-- RECORDS SHOWN follows --

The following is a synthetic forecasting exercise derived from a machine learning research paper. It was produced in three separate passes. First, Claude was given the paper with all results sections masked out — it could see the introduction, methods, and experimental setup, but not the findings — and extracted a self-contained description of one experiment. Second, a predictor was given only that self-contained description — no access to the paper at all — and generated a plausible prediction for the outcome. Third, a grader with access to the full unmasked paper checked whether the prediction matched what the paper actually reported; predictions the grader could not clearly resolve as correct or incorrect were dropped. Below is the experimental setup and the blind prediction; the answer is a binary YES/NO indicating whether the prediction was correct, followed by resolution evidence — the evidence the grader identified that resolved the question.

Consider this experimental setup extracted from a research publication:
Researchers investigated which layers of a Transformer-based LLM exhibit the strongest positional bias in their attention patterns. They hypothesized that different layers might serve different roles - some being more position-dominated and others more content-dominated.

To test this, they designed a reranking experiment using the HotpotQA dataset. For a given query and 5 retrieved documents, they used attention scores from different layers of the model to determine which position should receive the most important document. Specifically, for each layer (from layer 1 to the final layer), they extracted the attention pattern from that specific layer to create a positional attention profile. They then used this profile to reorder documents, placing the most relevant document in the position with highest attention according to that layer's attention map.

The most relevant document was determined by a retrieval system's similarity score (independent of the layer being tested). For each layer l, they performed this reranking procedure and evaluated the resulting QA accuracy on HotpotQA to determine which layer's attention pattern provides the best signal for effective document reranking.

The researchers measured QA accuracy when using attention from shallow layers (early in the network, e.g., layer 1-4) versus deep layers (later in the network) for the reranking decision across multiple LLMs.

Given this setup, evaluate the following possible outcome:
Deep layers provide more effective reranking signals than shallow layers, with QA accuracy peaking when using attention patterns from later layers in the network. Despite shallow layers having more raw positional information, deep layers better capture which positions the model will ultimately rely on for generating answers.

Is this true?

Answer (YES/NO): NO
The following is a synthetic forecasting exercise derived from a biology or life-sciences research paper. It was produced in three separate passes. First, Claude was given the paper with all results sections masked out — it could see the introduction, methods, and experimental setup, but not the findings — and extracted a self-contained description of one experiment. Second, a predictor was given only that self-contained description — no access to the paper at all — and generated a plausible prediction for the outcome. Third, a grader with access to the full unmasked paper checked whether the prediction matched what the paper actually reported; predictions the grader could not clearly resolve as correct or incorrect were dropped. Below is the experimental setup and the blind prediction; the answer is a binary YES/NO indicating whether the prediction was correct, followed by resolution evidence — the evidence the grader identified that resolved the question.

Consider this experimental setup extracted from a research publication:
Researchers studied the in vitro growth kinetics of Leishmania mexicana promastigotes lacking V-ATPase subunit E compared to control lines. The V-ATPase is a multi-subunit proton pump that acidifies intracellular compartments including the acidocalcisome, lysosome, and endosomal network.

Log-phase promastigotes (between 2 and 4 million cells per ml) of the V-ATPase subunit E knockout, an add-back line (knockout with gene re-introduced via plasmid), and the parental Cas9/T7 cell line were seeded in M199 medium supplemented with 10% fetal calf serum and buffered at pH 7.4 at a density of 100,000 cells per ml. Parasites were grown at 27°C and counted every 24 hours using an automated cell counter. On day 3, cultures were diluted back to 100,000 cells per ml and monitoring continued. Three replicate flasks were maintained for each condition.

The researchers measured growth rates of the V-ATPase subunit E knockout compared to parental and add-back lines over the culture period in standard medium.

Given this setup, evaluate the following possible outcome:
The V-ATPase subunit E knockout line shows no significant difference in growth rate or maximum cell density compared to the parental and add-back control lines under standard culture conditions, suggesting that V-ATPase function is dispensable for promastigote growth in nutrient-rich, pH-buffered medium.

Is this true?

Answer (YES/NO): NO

-- RECORDS SHOWN concluded --

Write out each entry again, leaving every word as it is.

**REPLY:**
The following is a synthetic forecasting exercise derived from a machine learning research paper. It was produced in three separate passes. First, Claude was given the paper with all results sections masked out — it could see the introduction, methods, and experimental setup, but not the findings — and extracted a self-contained description of one experiment. Second, a predictor was given only that self-contained description — no access to the paper at all — and generated a plausible prediction for the outcome. Third, a grader with access to the full unmasked paper checked whether the prediction matched what the paper actually reported; predictions the grader could not clearly resolve as correct or incorrect were dropped. Below is the experimental setup and the blind prediction; the answer is a binary YES/NO indicating whether the prediction was correct, followed by resolution evidence — the evidence the grader identified that resolved the question.

Consider this experimental setup extracted from a research publication:
Researchers investigated which layers of a Transformer-based LLM exhibit the strongest positional bias in their attention patterns. They hypothesized that different layers might serve different roles - some being more position-dominated and others more content-dominated.

To test this, they designed a reranking experiment using the HotpotQA dataset. For a given query and 5 retrieved documents, they used attention scores from different layers of the model to determine which position should receive the most important document. Specifically, for each layer (from layer 1 to the final layer), they extracted the attention pattern from that specific layer to create a positional attention profile. They then used this profile to reorder documents, placing the most relevant document in the position with highest attention according to that layer's attention map.

The most relevant document was determined by a retrieval system's similarity score (independent of the layer being tested). For each layer l, they performed this reranking procedure and evaluated the resulting QA accuracy on HotpotQA to determine which layer's attention pattern provides the best signal for effective document reranking.

The researchers measured QA accuracy when using attention from shallow layers (early in the network, e.g., layer 1-4) versus deep layers (later in the network) for the reranking decision across multiple LLMs.

Given this setup, evaluate the following possible outcome:
Deep layers provide more effective reranking signals than shallow layers, with QA accuracy peaking when using attention patterns from later layers in the network. Despite shallow layers having more raw positional information, deep layers better capture which positions the model will ultimately rely on for generating answers.

Is this true?

Answer (YES/NO): NO
The following is a synthetic forecasting exercise derived from a biology or life-sciences research paper. It was produced in three separate passes. First, Claude was given the paper with all results sections masked out — it could see the introduction, methods, and experimental setup, but not the findings — and extracted a self-contained description of one experiment. Second, a predictor was given only that self-contained description — no access to the paper at all — and generated a plausible prediction for the outcome. Third, a grader with access to the full unmasked paper checked whether the prediction matched what the paper actually reported; predictions the grader could not clearly resolve as correct or incorrect were dropped. Below is the experimental setup and the blind prediction; the answer is a binary YES/NO indicating whether the prediction was correct, followed by resolution evidence — the evidence the grader identified that resolved the question.

Consider this experimental setup extracted from a research publication:
Researchers studied the in vitro growth kinetics of Leishmania mexicana promastigotes lacking V-ATPase subunit E compared to control lines. The V-ATPase is a multi-subunit proton pump that acidifies intracellular compartments including the acidocalcisome, lysosome, and endosomal network.

Log-phase promastigotes (between 2 and 4 million cells per ml) of the V-ATPase subunit E knockout, an add-back line (knockout with gene re-introduced via plasmid), and the parental Cas9/T7 cell line were seeded in M199 medium supplemented with 10% fetal calf serum and buffered at pH 7.4 at a density of 100,000 cells per ml. Parasites were grown at 27°C and counted every 24 hours using an automated cell counter. On day 3, cultures were diluted back to 100,000 cells per ml and monitoring continued. Three replicate flasks were maintained for each condition.

The researchers measured growth rates of the V-ATPase subunit E knockout compared to parental and add-back lines over the culture period in standard medium.

Given this setup, evaluate the following possible outcome:
The V-ATPase subunit E knockout line shows no significant difference in growth rate or maximum cell density compared to the parental and add-back control lines under standard culture conditions, suggesting that V-ATPase function is dispensable for promastigote growth in nutrient-rich, pH-buffered medium.

Is this true?

Answer (YES/NO): NO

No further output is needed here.